Sunday, December 25, 2011

You Can't Go Home Again

Last Saturday I had the opportunity to attend a very unique and rare show at the Yecheon Cultural center: a performance by a troupe of dissident North Koreans.  Though the show was hardly advertised (if at all, officially), I got word of it less than an hour before it began and was off to see what it was all about.

The entertainers had been a troupe in North Koreas capital, Pyongyang, before they escaped to South Korea.  While their details were vague on their past history or the story of their dissent it was very clear where they were from.  Their manner of speaking was immediately and obviously different.  While I'm not versed enough at Korean to pick out the nuanced variations in their inflection from the general South Korean dialect, the leader of the troupe's speech resonated with the sharp, almost militaristic tone of the North Korean state television news broadcasts picked up by our media sometimes.  This in itself seemed somewhat sad, as the woman opening the show was clearly anything but harsh and militaristic--it was simply the way she had learned to speak the language, at least before an audience, and it's left to mine and anyone else's imagination how she grew up and what kind of life she led.  The thing I was most aware of each time she was on stage, moreso than how she spoke, was that when she smiled it looked like she was about to cry--a tendency I haven't seen on any other Korean's face.  Thinking about it later I realized that when her mouth was pulled into a grin her eyes didn't go along with it, narrowing as they normally would, giving the curious impression of someone who is distraught but ordering themselves to smile anyway.  Whatever it was, I was starkly aware that in some intangible way her features bore her past all too well.  "If you leave during the show, I'll send you to the North Korea," she joked darkly in Korean before the first performance began, and chuckles rippled thoughout the crowd.

I didn't know what to expect from the show, and indeed I suspect few did, besides that there would be singing involved.  The first act was some of the members performing a song which I assume was called Pangapsumnida ("nice to meet you") as this word, repeated, constituted the chorus.  On an enormous projector screen behind the stage video played of elderly Koreans finally being reunited with family members they lost after the border was drawn between the North and South in the destitute days following the Korean war (a reunion organized years ago in a rare joint agreement between the North and South).  I hadn't expected  to get teary during the show but around the auditorium I sensed there were plenty more misty eyes, perhaps none more so than the most elderly members of the audience.

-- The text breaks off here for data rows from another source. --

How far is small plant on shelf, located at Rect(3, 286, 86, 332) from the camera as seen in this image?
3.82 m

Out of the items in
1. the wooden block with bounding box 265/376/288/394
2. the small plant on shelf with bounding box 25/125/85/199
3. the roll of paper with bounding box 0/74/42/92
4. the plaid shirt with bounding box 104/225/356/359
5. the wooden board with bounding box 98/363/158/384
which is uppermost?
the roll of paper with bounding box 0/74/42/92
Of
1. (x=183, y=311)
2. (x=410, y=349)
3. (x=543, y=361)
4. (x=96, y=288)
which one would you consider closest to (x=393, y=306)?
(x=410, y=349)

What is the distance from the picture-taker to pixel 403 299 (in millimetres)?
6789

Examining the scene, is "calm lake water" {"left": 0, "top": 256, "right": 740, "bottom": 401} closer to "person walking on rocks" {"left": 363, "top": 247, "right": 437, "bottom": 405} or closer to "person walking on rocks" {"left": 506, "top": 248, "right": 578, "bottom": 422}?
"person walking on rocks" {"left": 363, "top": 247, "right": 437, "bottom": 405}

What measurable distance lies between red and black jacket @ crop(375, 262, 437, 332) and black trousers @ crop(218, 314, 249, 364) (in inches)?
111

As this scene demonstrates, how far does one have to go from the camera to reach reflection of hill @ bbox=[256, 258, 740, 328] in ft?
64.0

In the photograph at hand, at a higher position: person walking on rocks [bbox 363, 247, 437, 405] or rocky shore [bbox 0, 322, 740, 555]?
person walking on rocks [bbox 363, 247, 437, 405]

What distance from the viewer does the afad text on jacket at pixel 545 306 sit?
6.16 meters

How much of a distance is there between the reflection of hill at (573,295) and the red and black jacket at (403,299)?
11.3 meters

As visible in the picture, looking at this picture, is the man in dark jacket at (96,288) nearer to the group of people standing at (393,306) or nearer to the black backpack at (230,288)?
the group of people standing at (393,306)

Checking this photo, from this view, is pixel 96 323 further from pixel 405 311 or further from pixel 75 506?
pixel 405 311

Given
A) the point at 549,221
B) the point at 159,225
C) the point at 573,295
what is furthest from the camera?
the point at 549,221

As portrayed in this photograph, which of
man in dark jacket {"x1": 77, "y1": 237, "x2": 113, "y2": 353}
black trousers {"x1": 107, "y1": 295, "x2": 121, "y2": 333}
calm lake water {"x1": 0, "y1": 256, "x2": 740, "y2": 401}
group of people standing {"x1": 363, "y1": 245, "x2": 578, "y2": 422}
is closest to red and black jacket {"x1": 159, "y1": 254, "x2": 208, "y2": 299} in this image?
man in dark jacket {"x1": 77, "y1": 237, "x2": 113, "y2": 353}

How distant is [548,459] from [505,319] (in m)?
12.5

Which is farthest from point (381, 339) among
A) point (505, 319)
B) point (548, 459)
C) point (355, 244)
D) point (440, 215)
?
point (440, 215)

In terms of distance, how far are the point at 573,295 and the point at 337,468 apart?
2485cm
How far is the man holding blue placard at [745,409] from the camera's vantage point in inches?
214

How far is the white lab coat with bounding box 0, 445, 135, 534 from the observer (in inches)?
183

The night featured plenty more songs, some of them North Korean in origin, other ones oldies well known by the audience.  At one point the singer came down into the audience and let some old women sing a few of the lines of the song on the microphone while the crowd intoned the lyrics all around.  As the singer walked down the aisle, women gripped her hand firmly as if they didn't want to let her go.  It was in some way a moment of fascination for all, the first encounter with a North Korean (or at least a former one), but in they way people held and reached for the singers hand with elated smiles on their faces there was also an air of reunion--of a long lost sister and daughter finally returned to them.

Besides singing the snow included plenty of dancing and also a bit of a magic act.  One dance by the troupe's young women was done entirely with pots balanced on their heads, and another was a traditional Korean fan dance.  The entire show was throughly enjoyable and the crowd couldn't have been more receptive.  The time passed quickly and when it was over I found myself still ready to see more.  I wished that I could meet with the performers and talk long with them--there's so much I want to know about their lives and so many stories I wish I could hear them tell, but alas, it wasn't in the cards (and even if I could meet them, I'm nowhere near capable enough with my Korean.)  Of my many questions, I continue to wonder who they left behind in North Korea when they escaped.  Do they have friends there, or family?  Is the troupe a family unto itself, or were they the only friends each other really had?  I suppose I'll never really know, and in a way maybe it's best that I couldn't speak to them and bring such things up.  Returning to the North would almost certainly mean imprisonment or death (the first one quickly leading to the latter, I don't doubt), and without a way to contact those inside I imagine they've had to move on and reconcile whoever they did leave behind in a way that most of us can scarcely imagine; the only option left on the table when you can't go home again.